Le sang monta au visage du duc François.


– Et à qui ce reproche? dit-il.


– Mais, à moi, probablement, monseigneur.


– Pourquoi Saint-Aignan vous ferait-il un reproche, monsieur de Joyeuse, à vous qu'il ne connaît pas?


– Parce que j'ai pu croire un instant que M. de Saint-Aignan aimait assez peu Votre Altesse pour lui donner le conseil de prendre Anvers.

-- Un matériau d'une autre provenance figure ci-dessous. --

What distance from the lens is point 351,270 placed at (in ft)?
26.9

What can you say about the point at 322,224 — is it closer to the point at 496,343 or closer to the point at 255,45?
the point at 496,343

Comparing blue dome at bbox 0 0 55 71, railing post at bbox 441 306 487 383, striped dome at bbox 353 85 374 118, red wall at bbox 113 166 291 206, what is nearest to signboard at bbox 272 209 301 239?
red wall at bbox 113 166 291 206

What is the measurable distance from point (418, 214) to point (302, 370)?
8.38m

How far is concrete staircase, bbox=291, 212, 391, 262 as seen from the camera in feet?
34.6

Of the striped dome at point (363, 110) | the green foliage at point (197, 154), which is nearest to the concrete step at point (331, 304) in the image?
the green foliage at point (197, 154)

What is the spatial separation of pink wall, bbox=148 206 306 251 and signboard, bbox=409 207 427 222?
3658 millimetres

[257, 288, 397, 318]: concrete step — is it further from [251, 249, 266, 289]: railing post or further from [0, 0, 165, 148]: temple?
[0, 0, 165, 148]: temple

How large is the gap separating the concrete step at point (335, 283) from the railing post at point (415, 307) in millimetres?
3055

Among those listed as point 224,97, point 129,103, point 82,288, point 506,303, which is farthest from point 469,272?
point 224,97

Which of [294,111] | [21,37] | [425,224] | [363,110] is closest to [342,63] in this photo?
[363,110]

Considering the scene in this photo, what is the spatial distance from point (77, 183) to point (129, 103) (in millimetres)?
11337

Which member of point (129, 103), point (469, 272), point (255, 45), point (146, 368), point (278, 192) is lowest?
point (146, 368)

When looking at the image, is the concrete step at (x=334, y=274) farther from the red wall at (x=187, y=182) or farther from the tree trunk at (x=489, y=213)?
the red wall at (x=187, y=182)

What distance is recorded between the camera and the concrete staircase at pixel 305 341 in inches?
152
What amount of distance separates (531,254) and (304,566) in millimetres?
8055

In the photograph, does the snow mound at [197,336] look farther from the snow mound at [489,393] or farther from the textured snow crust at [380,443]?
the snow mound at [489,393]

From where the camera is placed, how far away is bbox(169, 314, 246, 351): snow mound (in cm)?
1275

– Mais enfin, s'écria le prince, il faut que ma position se dessine dans le pays. Je suis duc de Brabant et comte de Flandre de nom. Il faut que je le sois aussi de fait. Ce Taciturne, qui se cache je ne sais où, m'a parlé d'une royauté. Où est-elle, cette royauté? dans Anvers. Où est-il, lui! dans Anvers aussi, probablement. Eh bien! il faut prendre Anvers, et, Anvers pris, nous saurons à quoi nous en tenir.


– Eh! monseigneur, vous le savez déjà, sur mon âme, ou vous seriez en vérité moins bon politique qu'on ne le dit. Qui vous a donné le conseil de prendre Anvers? M. le prince d'Orange, qui a disparu au moment de se mettre en campagne; M. le prince d'Orange, qui, tout en faisant Votre Altesse duc de Brabant, s'est réservé la lieutenance générale du duché; le prince d'Orange, qui a intérêt à ruiner les Espagnols par vous et vous par les Espagnols; M. le prince d'Orange, qui vous remplacera, qui vous succédera, s'il ne vous remplace et ne vous succède déjà; le prince d'Orange… Eh! monseigneur, jusqu'à présent en suivant les conseils du prince d'Orange, vous n'avez fait qu'indisposer les Flamands. Vienne un revers, et tous ceux qui n'osent vous regarder en face courront après vous comme ces chiens timides qui ne courent qu'après les fuyards.